Problem:
Give only the lines from the one containing "What is the actual" through the end of the material below, exactly as written.

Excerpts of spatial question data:
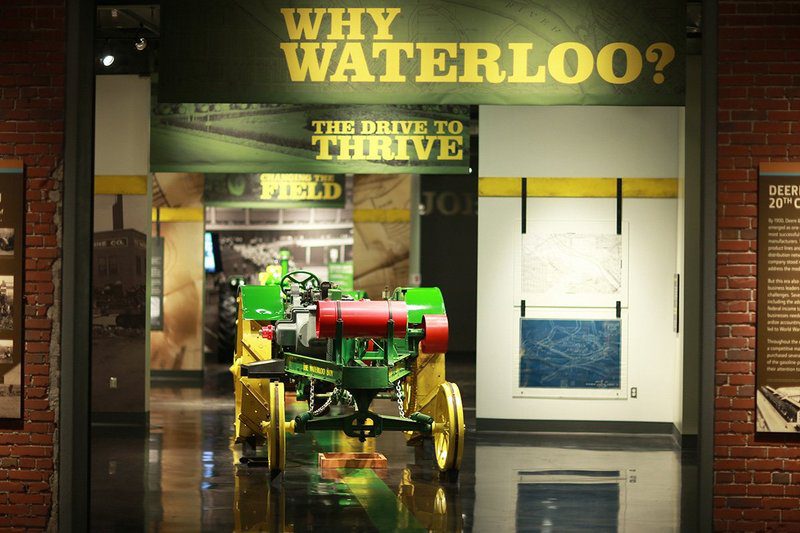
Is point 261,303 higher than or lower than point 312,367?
higher

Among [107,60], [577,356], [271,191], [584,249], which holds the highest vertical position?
[107,60]

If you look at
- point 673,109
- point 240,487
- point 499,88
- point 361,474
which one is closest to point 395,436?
point 361,474

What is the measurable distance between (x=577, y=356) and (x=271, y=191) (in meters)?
6.58

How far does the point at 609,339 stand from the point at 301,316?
3.66 metres

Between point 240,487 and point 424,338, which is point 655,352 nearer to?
point 424,338

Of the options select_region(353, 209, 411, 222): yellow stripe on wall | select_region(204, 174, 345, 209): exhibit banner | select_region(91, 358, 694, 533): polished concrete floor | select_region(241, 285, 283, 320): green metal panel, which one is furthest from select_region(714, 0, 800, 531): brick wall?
select_region(353, 209, 411, 222): yellow stripe on wall

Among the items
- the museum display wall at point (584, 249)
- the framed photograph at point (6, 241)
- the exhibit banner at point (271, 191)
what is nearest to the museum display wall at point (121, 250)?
the museum display wall at point (584, 249)

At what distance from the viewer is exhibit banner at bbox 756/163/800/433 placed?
7430 millimetres

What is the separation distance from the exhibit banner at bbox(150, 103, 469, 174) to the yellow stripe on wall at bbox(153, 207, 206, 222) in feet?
16.6

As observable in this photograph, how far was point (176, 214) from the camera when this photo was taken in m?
17.3

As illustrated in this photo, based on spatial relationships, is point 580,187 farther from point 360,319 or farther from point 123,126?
point 123,126

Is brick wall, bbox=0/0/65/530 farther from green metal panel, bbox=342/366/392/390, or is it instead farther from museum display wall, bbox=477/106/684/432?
museum display wall, bbox=477/106/684/432

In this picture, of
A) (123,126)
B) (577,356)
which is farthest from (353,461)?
(123,126)

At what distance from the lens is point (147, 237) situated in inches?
512
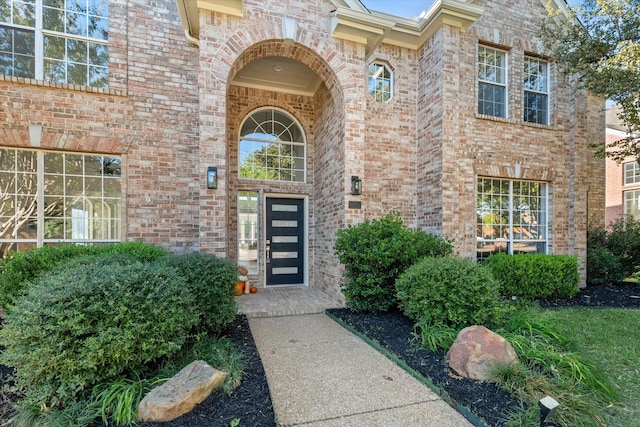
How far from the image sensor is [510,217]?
24.0 feet

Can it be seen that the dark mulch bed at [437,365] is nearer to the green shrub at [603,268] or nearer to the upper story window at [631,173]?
the green shrub at [603,268]

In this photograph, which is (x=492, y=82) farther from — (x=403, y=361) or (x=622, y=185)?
(x=622, y=185)

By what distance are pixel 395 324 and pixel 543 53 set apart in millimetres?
7665

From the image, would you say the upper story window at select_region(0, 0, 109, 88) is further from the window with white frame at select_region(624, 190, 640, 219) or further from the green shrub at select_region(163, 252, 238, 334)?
the window with white frame at select_region(624, 190, 640, 219)

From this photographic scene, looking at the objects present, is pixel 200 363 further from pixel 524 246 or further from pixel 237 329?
pixel 524 246

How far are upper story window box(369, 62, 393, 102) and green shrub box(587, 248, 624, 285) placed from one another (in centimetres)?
686

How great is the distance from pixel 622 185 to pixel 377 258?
55.7 ft

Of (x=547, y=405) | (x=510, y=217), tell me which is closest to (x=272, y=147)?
(x=510, y=217)

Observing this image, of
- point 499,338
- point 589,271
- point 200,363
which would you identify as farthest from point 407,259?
point 589,271

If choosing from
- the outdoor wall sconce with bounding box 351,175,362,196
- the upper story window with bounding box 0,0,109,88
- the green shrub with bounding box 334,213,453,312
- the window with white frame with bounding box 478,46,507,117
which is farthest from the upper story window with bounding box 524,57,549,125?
the upper story window with bounding box 0,0,109,88

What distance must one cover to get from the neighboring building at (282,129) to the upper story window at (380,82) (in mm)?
43

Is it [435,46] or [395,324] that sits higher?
[435,46]

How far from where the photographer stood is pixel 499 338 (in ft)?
10.2

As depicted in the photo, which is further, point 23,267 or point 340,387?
point 23,267
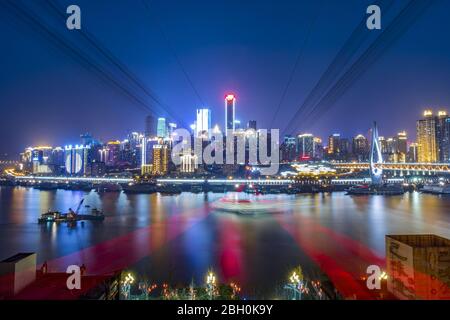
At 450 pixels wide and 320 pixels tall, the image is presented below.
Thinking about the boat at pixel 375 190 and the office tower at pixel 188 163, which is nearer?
the boat at pixel 375 190

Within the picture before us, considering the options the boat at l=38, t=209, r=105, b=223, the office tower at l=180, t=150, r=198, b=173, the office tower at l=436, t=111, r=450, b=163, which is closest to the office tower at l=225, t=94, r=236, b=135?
the office tower at l=180, t=150, r=198, b=173

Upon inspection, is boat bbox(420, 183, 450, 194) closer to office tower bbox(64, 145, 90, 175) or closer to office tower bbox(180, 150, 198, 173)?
office tower bbox(180, 150, 198, 173)

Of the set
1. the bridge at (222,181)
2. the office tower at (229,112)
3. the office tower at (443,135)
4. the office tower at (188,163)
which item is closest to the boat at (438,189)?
the bridge at (222,181)

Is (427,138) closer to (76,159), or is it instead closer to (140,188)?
(140,188)

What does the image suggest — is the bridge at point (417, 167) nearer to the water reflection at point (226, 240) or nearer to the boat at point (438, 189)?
A: the boat at point (438, 189)
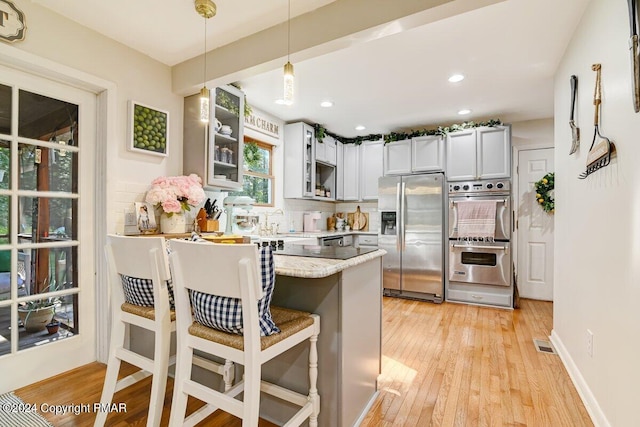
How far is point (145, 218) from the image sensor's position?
241 centimetres

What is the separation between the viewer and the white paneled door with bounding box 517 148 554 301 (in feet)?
13.9

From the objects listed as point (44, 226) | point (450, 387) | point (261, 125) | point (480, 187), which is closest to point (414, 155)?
point (480, 187)

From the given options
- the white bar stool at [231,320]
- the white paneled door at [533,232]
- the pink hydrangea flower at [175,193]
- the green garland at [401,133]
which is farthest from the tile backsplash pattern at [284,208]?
the white paneled door at [533,232]

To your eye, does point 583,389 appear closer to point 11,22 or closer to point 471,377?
point 471,377

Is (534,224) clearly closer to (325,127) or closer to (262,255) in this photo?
(325,127)

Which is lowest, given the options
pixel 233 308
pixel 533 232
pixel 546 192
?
pixel 233 308

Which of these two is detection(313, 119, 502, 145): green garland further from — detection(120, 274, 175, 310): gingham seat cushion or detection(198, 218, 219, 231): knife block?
detection(120, 274, 175, 310): gingham seat cushion

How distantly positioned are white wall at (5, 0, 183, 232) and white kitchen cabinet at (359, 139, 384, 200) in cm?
302

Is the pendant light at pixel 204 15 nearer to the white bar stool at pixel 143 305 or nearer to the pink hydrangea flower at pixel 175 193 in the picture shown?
the pink hydrangea flower at pixel 175 193

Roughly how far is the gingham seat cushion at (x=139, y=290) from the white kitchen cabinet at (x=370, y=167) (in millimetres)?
3883

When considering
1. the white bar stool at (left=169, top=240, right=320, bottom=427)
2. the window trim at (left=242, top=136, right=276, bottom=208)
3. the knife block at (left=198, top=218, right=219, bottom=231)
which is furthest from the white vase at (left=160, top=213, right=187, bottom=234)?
the window trim at (left=242, top=136, right=276, bottom=208)

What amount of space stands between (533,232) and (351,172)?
8.85 feet

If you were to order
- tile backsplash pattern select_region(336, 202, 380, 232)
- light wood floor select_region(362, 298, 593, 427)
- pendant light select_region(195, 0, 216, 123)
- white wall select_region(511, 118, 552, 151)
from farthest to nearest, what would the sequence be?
tile backsplash pattern select_region(336, 202, 380, 232)
white wall select_region(511, 118, 552, 151)
pendant light select_region(195, 0, 216, 123)
light wood floor select_region(362, 298, 593, 427)

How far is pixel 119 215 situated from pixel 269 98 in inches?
78.2
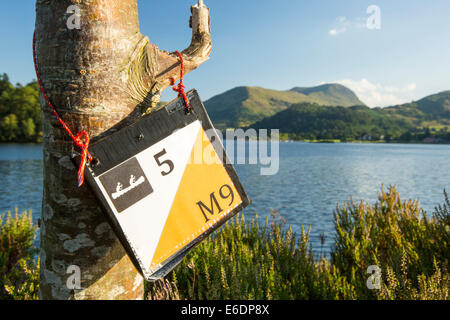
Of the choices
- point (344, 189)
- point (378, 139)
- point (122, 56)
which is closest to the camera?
point (122, 56)

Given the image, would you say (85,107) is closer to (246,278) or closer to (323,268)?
(246,278)

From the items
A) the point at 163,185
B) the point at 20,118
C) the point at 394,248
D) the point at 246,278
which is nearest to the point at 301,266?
the point at 246,278

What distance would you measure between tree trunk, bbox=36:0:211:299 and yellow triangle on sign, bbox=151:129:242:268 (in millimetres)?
338

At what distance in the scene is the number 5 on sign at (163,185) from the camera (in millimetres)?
1505

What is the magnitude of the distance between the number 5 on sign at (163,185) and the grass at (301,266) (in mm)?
1287

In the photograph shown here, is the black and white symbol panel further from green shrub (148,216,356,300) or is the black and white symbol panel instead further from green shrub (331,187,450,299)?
green shrub (331,187,450,299)

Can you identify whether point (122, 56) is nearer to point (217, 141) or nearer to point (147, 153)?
point (147, 153)

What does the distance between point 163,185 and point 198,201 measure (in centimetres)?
22

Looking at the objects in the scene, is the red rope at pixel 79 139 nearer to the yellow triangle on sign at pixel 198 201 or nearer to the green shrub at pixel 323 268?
the yellow triangle on sign at pixel 198 201

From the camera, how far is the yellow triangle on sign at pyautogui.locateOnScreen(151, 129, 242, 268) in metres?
1.62

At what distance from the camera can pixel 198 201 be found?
1707 millimetres

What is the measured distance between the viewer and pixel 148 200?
1.56m

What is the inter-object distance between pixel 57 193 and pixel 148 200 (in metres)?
0.51
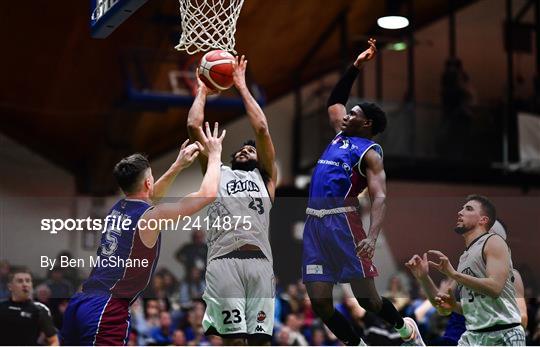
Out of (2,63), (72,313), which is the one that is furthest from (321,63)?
(72,313)

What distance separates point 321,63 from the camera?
19.4m

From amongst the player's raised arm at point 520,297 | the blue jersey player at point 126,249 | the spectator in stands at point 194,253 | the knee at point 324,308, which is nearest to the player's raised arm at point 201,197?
the blue jersey player at point 126,249

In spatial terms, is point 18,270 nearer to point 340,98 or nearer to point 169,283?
point 169,283

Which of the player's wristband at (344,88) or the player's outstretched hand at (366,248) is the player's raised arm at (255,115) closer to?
the player's wristband at (344,88)

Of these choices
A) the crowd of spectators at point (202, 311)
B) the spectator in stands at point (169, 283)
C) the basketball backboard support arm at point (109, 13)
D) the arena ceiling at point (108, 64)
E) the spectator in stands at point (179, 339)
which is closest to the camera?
the basketball backboard support arm at point (109, 13)

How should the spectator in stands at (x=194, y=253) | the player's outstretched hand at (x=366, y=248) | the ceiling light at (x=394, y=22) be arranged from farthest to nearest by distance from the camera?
1. the ceiling light at (x=394, y=22)
2. the spectator in stands at (x=194, y=253)
3. the player's outstretched hand at (x=366, y=248)

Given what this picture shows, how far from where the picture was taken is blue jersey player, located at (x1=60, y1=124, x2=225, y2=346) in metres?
8.59

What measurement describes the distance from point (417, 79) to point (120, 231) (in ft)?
40.6

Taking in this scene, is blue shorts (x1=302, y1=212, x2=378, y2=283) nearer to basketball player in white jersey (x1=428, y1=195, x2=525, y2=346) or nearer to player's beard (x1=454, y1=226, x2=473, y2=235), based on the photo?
basketball player in white jersey (x1=428, y1=195, x2=525, y2=346)

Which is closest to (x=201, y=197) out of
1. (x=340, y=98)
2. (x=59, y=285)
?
(x=340, y=98)

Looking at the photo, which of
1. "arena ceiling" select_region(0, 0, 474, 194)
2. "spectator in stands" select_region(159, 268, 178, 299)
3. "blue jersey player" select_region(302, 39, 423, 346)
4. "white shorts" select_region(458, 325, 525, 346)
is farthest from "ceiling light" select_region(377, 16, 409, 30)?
"white shorts" select_region(458, 325, 525, 346)

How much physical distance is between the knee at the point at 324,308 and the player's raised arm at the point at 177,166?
1.71 meters

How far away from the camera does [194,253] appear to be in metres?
10.1

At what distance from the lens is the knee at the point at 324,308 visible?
9188 mm
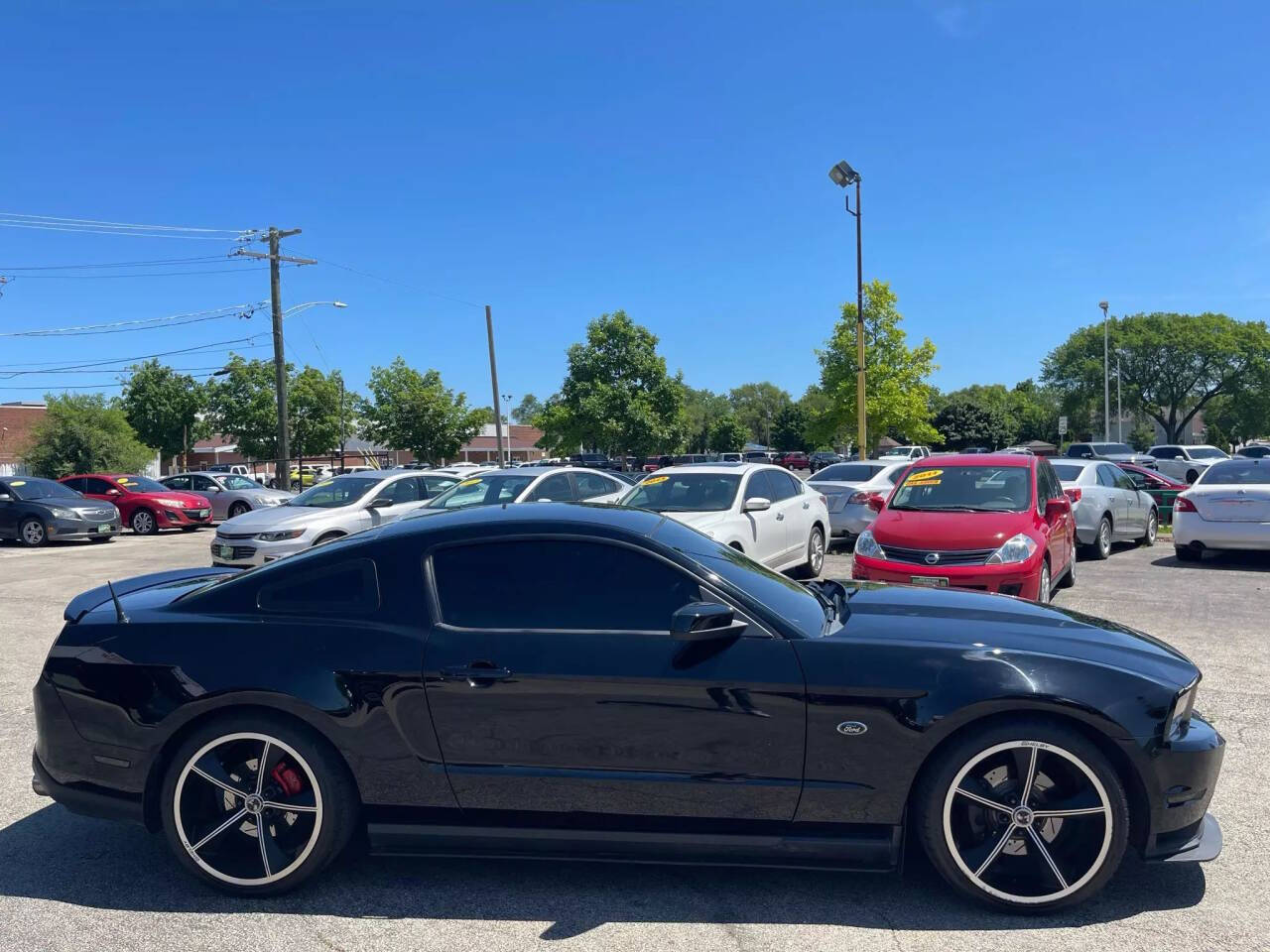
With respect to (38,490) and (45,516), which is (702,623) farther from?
(38,490)

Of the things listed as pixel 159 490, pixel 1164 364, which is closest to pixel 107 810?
pixel 159 490

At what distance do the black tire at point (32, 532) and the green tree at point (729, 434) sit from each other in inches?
2798

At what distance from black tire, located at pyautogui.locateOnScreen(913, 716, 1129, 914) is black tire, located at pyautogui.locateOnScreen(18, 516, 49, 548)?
20754mm

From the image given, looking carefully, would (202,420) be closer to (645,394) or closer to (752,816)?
(645,394)

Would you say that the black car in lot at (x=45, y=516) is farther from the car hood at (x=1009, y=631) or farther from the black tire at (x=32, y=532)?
the car hood at (x=1009, y=631)

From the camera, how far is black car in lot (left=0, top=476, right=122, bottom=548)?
19062 millimetres

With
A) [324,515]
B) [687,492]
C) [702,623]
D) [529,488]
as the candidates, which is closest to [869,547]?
[687,492]

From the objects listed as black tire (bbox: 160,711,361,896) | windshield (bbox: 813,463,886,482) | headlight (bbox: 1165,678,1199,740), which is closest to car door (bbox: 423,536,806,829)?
black tire (bbox: 160,711,361,896)

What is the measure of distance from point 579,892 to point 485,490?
352 inches

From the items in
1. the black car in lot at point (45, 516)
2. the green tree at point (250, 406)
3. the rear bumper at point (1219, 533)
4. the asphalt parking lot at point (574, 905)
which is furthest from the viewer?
the green tree at point (250, 406)

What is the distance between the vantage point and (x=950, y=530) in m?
8.41

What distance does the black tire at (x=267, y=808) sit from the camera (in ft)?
11.6

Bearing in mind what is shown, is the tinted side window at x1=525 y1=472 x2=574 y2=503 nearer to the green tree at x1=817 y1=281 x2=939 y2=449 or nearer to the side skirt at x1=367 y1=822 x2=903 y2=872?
the side skirt at x1=367 y1=822 x2=903 y2=872

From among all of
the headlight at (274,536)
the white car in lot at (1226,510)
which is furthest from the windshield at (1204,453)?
the headlight at (274,536)
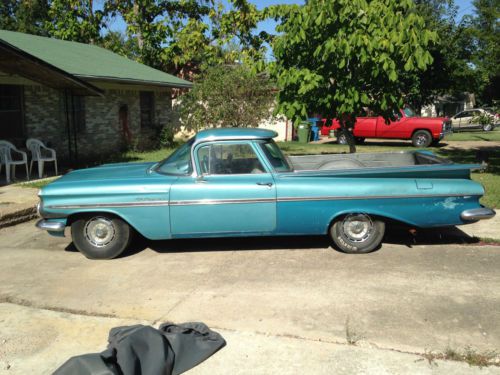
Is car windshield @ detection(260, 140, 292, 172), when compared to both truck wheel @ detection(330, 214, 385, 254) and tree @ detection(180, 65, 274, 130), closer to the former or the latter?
truck wheel @ detection(330, 214, 385, 254)

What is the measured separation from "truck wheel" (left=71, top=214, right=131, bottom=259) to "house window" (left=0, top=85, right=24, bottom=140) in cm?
866

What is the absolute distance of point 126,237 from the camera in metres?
5.77

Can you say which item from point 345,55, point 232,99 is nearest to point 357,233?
point 345,55

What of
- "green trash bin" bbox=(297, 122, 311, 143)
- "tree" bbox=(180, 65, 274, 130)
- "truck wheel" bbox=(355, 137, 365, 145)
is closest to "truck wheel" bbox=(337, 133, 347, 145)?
"truck wheel" bbox=(355, 137, 365, 145)

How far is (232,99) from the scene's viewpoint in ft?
56.2

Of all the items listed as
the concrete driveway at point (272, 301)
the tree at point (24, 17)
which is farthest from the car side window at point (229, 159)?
the tree at point (24, 17)

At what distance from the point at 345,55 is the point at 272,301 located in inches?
230

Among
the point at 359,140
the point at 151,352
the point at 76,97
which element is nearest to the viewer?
the point at 151,352

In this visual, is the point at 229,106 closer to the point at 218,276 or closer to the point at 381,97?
the point at 381,97

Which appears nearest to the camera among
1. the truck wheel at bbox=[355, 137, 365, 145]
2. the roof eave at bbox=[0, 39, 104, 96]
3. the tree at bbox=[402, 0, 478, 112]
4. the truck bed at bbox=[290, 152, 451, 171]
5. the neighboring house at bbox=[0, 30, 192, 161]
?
the truck bed at bbox=[290, 152, 451, 171]

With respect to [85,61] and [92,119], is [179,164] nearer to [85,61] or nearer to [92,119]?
[92,119]

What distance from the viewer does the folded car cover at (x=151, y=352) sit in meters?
3.16

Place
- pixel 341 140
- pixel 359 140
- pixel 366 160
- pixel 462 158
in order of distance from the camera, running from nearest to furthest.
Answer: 1. pixel 366 160
2. pixel 462 158
3. pixel 341 140
4. pixel 359 140

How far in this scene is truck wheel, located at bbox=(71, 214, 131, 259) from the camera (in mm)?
5746
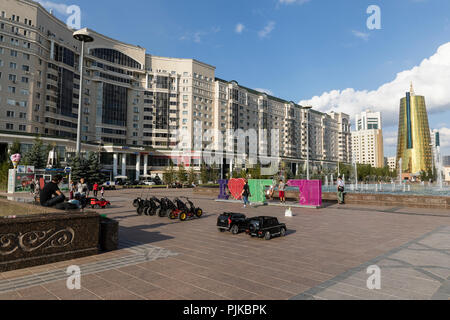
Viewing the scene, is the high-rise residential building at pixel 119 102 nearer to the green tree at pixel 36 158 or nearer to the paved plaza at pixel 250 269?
the green tree at pixel 36 158

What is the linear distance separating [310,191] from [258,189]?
12.1 ft

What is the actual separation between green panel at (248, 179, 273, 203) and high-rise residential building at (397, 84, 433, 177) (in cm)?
16291

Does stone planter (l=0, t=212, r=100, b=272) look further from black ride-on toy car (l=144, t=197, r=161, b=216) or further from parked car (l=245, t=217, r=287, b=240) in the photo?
black ride-on toy car (l=144, t=197, r=161, b=216)

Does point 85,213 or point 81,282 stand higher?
point 85,213

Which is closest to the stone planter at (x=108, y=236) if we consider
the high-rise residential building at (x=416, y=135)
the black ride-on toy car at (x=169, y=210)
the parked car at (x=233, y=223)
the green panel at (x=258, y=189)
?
the parked car at (x=233, y=223)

Output for this task:
What is the actual separation between green panel at (248, 179, 273, 203) and high-rise residential building at (397, 84, 433, 177) (in cm)?
16291

Does stone planter (l=0, t=212, r=100, b=272) look further from black ride-on toy car (l=144, t=197, r=161, b=216) or further from parked car (l=245, t=217, r=287, b=240) in the photo?
black ride-on toy car (l=144, t=197, r=161, b=216)

Does point 85,213 or point 81,282 stand higher?
point 85,213

Which is closest to the stone planter at (x=108, y=236) if we consider
the high-rise residential building at (x=416, y=135)
the black ride-on toy car at (x=169, y=210)
the parked car at (x=233, y=223)
the green panel at (x=258, y=189)
?
the parked car at (x=233, y=223)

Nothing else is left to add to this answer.